→ Instruction A: In the article about the 1981 Nightline segment with Steve Jobs, render the sentence "Have our online lives stolen our privacy — or have we perhaps freely given it away?" in Spanish.
→ Instruction B: Carry the article about the 1981 Nightline segment with Steve Jobs forward from its final sentence.

Skip to main content

26-Year-Old Steve Jobs Debates the Utopian & Dystopian Promise of the Computer (1981)

The deeper we get into the 21st century, the fewer aspects of our lives remain disconnected from the digital realm. The convenience of this arrangement is undeniable, but the increasing difficulty of getting through a day without hearing the latest version of the public argument about privacy and data security suggests an accompanying discomfort as well. Have our online lives stolen our privacy — or have we perhaps freely given it away? Some us now even look longingly backward to a time before not just social media but the internet as we know it, a time in which, we imagine, nobody had to worry about the large-scale harvesting and sale of personal information.

As the 1981 Nightline clip above reveals, these concerns went mainstream well before most Americans owned computers, much less went online with them. Even so, Ted Koppel could open the segment claiming that "as a society, we've become used to computer problems of one kind or another, just as we've become used to computers. We're so used to them, in fact, that few of us stop to think of the extent to which they now play a role in our everyday lives, a role that shows every sign of growing even bigger."

There follows footage of the contexts in which computers involved themselves in the lives of the average person in the early 80s: making a phone call, getting money from the ATM, buying groceries at the supermarket, booking an airline ticket. Nevertheless, actually owning a computer yourself could still get you interviewed on the news with the chyron "Home-Computer Owner" beneath your name. After we hear from one such enthusiast, the scene switches to the headquarters of the five-year-old Apple Computer, "the Big Apple in this land of high technology."

A 26-year-old Steve Jobs appears to describe his company's creation as "a 21st-century bicycle that amplifies a certain intellectual ability that man has," one whose effects on society will "far outstrip even those that the petrochemical revolution has had." But then comes the anti-computer counterpoint: "Some people feel threatened by them," says reporter Ken Kashiwahara. "Some think they tend to dehumanize, and others fear they may eventually take over their jobs." Over satellite links, Koppel then brings on Jobs and investigative journalist Daniel Burnham for a debate about the promise and peril of the computer.

→ Dataset content:
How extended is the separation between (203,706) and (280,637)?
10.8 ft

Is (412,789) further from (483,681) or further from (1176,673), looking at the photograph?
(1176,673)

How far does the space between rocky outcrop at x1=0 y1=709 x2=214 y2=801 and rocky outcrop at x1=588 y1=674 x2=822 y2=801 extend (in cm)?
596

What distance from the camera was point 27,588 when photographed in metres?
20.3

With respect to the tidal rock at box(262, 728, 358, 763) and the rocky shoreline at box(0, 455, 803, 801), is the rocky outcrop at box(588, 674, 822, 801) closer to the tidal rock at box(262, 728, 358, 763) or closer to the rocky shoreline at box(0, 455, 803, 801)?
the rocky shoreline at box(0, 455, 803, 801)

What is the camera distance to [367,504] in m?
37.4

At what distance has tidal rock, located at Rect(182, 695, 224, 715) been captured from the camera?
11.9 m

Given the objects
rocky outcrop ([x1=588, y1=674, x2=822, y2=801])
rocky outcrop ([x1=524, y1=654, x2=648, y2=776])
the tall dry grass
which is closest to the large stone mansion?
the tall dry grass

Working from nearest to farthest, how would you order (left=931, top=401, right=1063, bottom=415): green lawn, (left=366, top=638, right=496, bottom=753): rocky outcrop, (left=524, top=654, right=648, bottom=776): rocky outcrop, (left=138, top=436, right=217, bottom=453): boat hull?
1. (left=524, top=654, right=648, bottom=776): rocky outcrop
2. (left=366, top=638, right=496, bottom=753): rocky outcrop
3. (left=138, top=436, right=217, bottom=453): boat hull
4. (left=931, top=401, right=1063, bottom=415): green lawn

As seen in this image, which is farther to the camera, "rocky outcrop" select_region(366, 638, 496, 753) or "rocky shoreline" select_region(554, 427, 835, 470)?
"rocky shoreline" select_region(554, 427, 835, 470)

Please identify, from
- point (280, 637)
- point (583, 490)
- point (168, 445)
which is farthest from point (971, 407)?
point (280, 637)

→ Expected answer A: ¿Nos han robado la privacidad nuestras vidas en línea, o acaso la hemos regalado libremente?

→ Expected answer B:
"The government has the capacity, by using computers, to get all kinds of information on us that we're really not even aware that they have," Koppel asks Jobs, underscoring Burnham's line of argument. "Isn't that dangerous?" For Jobs, "the best protection against something like that is a very literate public, and in this case computer literate." Predicting, correctly, that every household in the country would eventually have its own computer, he finds reassurance in the inevitably wide distribution of computing power and computer literacy across the public, meaning "that centralized intelligence will have the least effect on our lives without us knowing it."

But Burnham nevertheless warns of "a tremendous danger that the public is not aware of enough at this moment." He didn't describe that danger in the forms of overgrown e-commerce or social media giants — both of those concepts having yet to be realized in any form — or even ideologically opposed foreign countries, but the United States' own Army and Census Bureau. What happens when they decide to use the data in their possession to "break the rules"? Computers are here to stay, it seems, but so are our inclinations as human beings, and one wonders how cleanly the two can ever be reconciled. As aphorist Aaron Haspel puts it, "We can have privacy or we can have convenience, and we choose convenience, every time."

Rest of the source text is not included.